Gli portarono un sordomuto. Un uomo imprigionato nel silenzio, una vita dimezzata, ma che viene “portato”, da una piccola comunità di persone che gli vogliono bene, fino a quel maestro straniero, ma per il quale ogni terra straniera è patria.

E lo pregarono di imporgli la mano. Ma Gesù fa molto di più. Appartiene proprio alla pedagogia dell’attenzione la successione delle parole e dei gesti. Lo prende, per mano probabilmente, e lo porta via con sé, in disparte, lontano dalla folla, e così gli esprime un’attenzione speciale; non è più uno dei tanti emarginati anonimi, ora è il preferito, e il maestro è tutto per lui, e iniziano a comunicare così, con l’attenzione, occhi negli occhi, senza parole. E seguono dei gesti molto corporei e insieme molto delicati.

Gesù pose le dita negli orecchi del sordo: il tocco delle dita, le mani che parlano senza parole. Gesù entra in un rapporto corporeo, non etereo o distaccato, ma come un medico capace e umano, si rivolge alle parti deboli, tocca quelle sofferenti.

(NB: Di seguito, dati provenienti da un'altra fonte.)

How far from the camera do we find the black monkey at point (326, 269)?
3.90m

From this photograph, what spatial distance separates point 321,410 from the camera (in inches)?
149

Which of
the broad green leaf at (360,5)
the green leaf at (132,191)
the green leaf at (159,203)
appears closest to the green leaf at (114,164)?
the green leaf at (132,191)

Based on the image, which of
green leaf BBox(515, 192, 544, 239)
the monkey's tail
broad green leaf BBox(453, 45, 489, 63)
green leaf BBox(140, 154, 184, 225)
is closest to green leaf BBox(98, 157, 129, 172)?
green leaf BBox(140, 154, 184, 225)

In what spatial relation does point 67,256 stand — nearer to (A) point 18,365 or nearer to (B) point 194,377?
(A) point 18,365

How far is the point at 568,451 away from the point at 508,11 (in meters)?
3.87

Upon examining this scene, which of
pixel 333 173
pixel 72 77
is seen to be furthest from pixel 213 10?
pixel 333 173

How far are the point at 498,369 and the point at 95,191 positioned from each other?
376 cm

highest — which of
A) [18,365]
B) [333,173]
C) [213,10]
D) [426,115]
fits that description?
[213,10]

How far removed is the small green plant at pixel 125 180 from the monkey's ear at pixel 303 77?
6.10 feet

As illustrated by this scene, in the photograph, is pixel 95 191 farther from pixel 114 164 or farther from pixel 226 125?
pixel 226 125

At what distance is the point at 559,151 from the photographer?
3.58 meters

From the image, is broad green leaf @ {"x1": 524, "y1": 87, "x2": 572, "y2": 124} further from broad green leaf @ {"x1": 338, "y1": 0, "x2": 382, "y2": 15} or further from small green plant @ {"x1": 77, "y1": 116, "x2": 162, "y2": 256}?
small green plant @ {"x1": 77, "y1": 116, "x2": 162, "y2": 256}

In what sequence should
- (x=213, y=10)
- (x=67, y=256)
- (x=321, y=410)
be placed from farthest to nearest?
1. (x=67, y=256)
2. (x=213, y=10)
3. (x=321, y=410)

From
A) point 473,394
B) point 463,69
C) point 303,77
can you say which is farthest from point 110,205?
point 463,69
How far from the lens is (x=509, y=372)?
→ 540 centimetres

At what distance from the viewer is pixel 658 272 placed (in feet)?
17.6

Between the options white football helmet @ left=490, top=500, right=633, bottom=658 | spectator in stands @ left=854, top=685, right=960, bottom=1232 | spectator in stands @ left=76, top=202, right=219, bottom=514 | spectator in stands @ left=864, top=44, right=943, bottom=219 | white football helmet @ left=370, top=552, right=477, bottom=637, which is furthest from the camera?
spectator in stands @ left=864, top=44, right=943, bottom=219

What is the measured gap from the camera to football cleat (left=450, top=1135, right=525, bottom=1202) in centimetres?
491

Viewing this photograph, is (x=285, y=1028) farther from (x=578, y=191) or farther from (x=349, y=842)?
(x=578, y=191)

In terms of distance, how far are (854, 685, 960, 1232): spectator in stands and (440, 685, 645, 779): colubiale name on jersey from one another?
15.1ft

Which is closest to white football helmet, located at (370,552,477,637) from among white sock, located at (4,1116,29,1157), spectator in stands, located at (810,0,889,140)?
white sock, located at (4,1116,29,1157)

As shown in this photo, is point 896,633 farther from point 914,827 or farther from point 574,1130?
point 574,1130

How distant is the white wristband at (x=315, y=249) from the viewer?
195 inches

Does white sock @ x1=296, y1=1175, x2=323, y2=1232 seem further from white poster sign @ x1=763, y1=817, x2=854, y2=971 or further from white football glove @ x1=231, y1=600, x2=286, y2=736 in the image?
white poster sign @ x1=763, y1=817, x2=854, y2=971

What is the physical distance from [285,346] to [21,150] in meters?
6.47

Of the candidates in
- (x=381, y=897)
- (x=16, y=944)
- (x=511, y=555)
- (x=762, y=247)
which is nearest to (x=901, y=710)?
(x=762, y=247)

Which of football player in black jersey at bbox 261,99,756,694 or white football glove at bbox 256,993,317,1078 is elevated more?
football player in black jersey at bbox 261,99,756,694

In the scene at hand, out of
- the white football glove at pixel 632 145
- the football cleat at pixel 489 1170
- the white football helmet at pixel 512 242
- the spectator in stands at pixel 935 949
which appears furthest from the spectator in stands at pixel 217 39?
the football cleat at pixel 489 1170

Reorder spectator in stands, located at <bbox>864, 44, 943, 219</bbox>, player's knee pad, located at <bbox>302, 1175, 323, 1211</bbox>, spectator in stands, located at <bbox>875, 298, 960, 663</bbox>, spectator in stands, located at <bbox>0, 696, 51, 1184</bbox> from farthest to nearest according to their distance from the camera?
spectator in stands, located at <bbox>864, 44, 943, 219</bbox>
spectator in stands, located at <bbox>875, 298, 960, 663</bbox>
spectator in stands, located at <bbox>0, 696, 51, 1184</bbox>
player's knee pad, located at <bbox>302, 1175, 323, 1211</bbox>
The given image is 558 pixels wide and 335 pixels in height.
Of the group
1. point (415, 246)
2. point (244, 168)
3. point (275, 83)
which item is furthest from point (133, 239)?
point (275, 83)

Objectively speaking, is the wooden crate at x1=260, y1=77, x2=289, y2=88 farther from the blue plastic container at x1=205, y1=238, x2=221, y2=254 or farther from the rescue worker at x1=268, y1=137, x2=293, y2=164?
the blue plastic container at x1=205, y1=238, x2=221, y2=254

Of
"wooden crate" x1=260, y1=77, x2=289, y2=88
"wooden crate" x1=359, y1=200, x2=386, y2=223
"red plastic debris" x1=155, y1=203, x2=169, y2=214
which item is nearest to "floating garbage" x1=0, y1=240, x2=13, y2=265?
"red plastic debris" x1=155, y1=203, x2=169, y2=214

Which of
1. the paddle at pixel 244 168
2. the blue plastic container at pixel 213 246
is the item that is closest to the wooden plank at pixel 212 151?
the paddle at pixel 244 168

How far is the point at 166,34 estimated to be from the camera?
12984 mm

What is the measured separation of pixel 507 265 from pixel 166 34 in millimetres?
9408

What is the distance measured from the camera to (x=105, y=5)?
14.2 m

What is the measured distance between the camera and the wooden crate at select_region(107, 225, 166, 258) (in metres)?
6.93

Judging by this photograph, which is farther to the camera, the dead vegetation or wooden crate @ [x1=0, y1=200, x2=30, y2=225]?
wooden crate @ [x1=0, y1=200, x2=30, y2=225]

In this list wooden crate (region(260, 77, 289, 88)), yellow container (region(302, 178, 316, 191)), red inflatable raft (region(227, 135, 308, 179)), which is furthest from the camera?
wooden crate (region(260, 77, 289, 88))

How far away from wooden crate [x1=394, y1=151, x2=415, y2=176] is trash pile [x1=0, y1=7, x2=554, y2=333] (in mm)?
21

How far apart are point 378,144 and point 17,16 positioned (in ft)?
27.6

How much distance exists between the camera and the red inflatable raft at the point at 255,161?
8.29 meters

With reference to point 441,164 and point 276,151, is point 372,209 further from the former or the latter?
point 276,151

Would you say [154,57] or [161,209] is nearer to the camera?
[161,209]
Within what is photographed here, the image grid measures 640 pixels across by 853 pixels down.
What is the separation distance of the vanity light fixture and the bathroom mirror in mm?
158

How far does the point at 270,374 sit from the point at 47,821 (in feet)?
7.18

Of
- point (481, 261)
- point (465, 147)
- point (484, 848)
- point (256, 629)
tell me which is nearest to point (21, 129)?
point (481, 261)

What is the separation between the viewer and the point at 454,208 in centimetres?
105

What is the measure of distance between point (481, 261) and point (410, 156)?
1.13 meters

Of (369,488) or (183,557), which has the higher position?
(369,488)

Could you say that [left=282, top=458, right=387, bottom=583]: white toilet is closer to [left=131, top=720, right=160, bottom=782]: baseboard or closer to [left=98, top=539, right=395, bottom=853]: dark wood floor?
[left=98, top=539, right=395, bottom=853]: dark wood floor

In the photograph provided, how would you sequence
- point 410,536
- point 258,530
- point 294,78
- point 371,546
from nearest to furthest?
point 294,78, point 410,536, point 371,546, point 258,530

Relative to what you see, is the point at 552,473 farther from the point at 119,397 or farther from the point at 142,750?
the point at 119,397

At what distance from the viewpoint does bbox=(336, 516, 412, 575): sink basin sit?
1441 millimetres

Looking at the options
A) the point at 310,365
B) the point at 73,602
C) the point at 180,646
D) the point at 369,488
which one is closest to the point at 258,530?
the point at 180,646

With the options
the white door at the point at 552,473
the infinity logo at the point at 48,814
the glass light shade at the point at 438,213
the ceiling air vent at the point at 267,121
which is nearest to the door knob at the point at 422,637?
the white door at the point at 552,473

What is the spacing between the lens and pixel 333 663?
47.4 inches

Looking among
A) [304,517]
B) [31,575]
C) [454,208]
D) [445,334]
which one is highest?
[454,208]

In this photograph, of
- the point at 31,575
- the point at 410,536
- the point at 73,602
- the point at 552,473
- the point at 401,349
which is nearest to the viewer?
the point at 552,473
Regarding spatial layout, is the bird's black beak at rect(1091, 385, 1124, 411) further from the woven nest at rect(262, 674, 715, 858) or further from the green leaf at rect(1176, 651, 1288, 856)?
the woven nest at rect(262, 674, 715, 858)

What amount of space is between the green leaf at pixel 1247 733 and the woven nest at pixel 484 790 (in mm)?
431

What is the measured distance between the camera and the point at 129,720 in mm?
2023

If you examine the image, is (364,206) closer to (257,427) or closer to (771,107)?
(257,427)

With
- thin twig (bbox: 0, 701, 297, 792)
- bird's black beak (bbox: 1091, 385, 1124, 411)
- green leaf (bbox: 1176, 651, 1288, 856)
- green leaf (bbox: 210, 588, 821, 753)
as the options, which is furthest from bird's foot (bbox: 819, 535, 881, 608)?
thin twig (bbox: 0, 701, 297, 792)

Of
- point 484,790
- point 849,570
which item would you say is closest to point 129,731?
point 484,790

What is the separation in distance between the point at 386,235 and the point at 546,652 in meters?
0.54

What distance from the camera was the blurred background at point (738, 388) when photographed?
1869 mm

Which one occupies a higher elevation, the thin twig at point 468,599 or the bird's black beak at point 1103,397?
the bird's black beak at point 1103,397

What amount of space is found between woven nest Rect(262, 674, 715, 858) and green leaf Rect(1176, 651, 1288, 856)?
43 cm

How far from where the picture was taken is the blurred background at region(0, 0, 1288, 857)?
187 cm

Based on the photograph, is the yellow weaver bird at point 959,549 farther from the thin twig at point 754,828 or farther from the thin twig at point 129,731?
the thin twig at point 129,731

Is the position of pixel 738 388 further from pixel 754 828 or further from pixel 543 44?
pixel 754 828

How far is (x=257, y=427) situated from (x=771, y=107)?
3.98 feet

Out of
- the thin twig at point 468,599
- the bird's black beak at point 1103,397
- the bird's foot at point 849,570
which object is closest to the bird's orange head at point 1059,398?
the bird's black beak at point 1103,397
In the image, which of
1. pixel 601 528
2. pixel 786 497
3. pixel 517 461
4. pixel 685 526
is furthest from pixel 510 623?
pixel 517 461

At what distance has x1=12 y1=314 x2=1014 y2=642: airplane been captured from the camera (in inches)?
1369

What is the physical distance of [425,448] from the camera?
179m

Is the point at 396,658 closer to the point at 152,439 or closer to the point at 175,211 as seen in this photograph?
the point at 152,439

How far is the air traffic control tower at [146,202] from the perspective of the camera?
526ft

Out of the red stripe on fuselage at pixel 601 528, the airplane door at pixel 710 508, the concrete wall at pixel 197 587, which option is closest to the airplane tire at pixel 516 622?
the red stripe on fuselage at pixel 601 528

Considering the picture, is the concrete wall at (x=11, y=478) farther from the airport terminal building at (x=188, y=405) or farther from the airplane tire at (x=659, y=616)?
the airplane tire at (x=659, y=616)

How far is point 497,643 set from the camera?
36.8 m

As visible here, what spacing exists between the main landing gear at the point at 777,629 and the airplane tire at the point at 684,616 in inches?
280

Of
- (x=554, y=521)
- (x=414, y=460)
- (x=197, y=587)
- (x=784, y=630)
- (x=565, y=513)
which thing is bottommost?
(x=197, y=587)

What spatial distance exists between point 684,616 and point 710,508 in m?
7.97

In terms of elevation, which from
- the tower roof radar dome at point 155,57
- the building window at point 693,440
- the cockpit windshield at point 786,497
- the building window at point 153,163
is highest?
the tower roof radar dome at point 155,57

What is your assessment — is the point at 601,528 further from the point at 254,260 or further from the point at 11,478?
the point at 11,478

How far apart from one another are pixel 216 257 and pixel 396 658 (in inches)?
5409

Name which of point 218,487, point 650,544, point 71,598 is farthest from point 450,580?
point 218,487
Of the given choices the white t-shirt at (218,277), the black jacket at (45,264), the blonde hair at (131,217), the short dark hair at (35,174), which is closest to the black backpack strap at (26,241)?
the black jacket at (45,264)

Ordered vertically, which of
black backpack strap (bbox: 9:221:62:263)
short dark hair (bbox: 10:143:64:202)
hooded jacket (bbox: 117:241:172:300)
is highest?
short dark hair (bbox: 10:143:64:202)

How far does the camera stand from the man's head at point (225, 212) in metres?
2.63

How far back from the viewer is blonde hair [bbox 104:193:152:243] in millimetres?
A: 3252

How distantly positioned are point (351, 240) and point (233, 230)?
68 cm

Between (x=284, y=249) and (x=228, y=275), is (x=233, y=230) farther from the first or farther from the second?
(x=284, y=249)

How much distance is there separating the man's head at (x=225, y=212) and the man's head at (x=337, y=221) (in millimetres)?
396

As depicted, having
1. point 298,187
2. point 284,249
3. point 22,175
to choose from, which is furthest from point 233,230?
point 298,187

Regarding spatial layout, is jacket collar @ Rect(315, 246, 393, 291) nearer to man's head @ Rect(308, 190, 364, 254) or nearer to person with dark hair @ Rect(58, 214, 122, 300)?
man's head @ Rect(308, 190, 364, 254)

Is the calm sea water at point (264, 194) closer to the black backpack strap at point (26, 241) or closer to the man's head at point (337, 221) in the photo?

Poi con la saliva toccò la sua lingua. Gesto intimo, coinvolgente: ti do qualcosa di mio, qualcosa di vitale, che sta nella bocca dell’uomo insieme al respiro e alla parola, simboli dello Spirito. Vangelo di contatti, di odori, di sapori. Il contatto fisico non dispiaceva a Gesù, anzi. E i corpi diventano luogo santo di incontro con il Signore e «i sensi sono divine tastiere» (D.M. Turoldo). La salvezza passa attraverso i corpi, non è ad essi estranea, né li rifugge come luogo del male, anzi sono «scorciatoie divine» (J.P. Sonnet),

Guardando quindi verso il cielo, emise un sospiro e gli disse: Effatà, cioè: Apriti! In aramaico, nel dialetto di casa, nella lingua del cuore; emettendo un sospiro che non è un grido che esprime potenza, non è un singhiozzo di dolore, ma è il respiro della speranza calmo e umile, è il sospiro del prigioniero (Salmo 102,21), è la nostalgia per la libertà (Salmo 55,18). Prigioniero insieme con quell’uomo impedito, Gesù sospira: Apriti, come si apre una porta all’ospite, una finestra al sole, come si apre il cielo dopo la tempesta.

Apriti agli altri e a Dio, e che le tue ferite di prima diventino feritoie, attraverso le quali entra ed esce la vita. Prima gli orecchi. Ed è un simbolo eloquente. Sa parlare solo chi sa ascoltare. Gli altri innalzano barriere quando parlano, e non incontrano nessuno.

Gesù non guarisce i malati perché diventino credenti o si mettano al suo seguito, ma per creare uomini liberi, guariti, pieni. «Gloria di Dio è l’uomo vivente» (Sant’Ireneo) l’uomo tornato a pienezza di vita.